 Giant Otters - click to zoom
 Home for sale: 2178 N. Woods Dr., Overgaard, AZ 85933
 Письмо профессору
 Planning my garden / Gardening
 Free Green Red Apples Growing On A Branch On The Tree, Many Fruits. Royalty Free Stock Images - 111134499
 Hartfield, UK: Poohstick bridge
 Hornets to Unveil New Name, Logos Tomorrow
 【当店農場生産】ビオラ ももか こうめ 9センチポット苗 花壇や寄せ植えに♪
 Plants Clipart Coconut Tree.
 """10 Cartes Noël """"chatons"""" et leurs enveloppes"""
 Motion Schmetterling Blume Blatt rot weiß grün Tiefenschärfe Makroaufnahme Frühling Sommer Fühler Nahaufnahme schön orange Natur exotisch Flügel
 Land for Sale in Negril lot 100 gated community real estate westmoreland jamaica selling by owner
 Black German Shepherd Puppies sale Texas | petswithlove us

▬▬▬▬▬▬

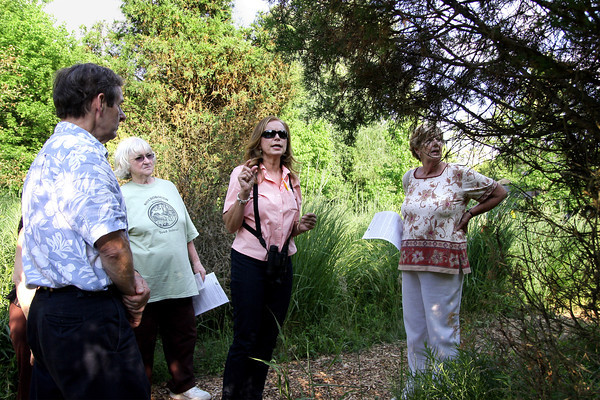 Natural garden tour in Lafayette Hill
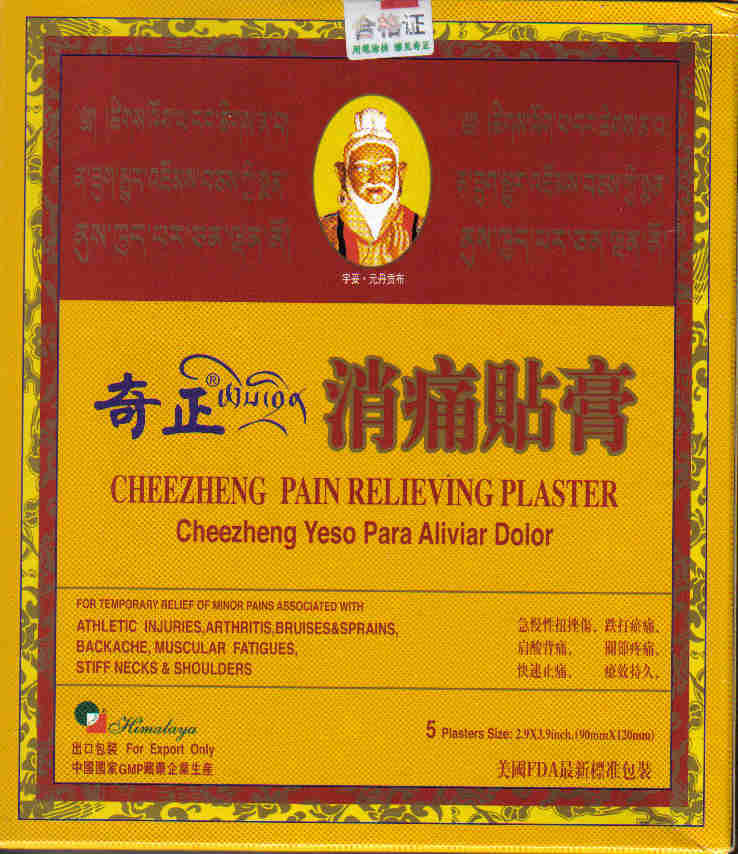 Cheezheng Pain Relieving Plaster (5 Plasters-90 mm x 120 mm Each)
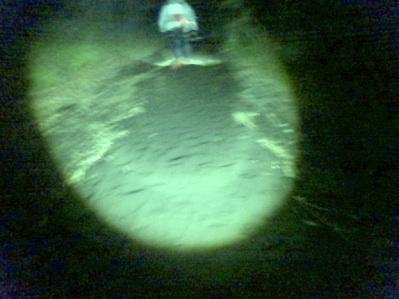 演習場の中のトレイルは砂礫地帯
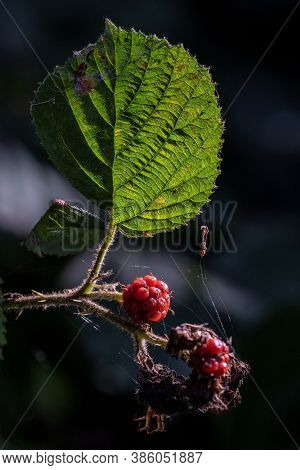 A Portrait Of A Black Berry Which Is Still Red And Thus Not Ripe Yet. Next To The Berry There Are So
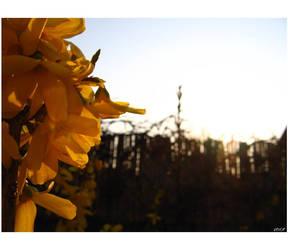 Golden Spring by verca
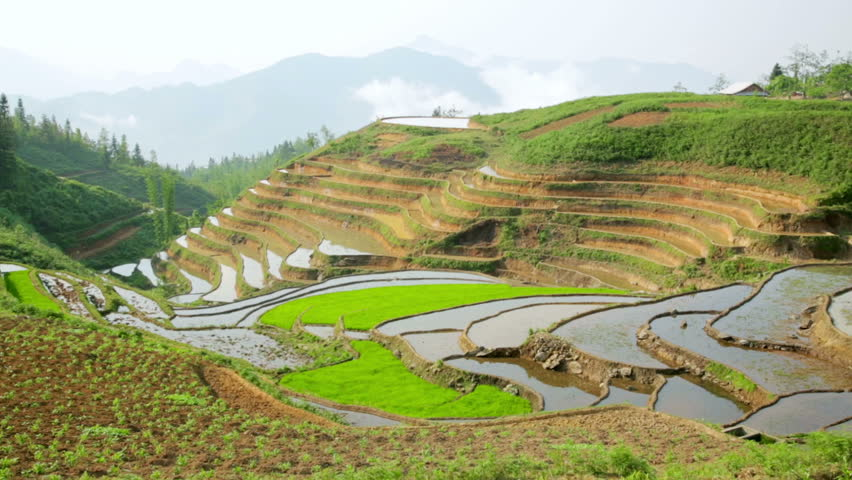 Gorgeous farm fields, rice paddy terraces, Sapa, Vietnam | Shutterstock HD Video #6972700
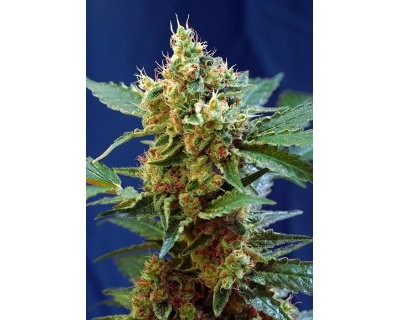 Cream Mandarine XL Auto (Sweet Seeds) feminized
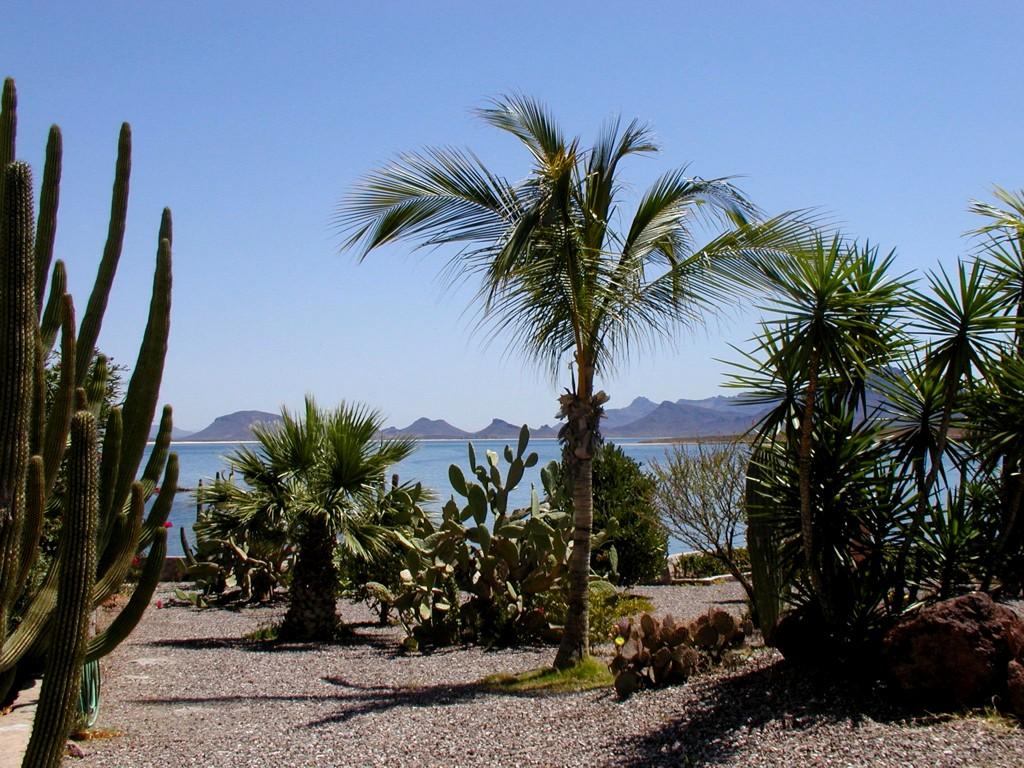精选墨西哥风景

▬▬▬▬▬▬

_Activity_
Output should match, line for line, the stretch of the material above from the line holding "Письмо профессору" through the line holding "Black German Shepherd".

_Exercise answer_
 Письмо профессору
 Planning my garden / Gardening
 Free Green Red Apples Growing On A Branch On The Tree, Many Fruits. Royalty Free Stock Images - 111134499
 Hartfield, UK: Poohstick bridge
 Hornets to Unveil New Name, Logos Tomorrow
 【当店農場生産】ビオラ ももか こうめ 9センチポット苗 花壇や寄せ植えに♪
 Plants Clipart Coconut Tree.
 """10 Cartes Noël """"chatons"""" et leurs enveloppes"""
 Motion Schmetterling Blume Blatt rot weiß grün Tiefenschärfe Makroaufnahme Frühling Sommer Fühler Nahaufnahme schön orange Natur exotisch Flügel
 Land for Sale in Negril lot 100 gated community real estate westmoreland jamaica selling by owner
 Black German Shepherd Puppies sale Texas | petswithlove us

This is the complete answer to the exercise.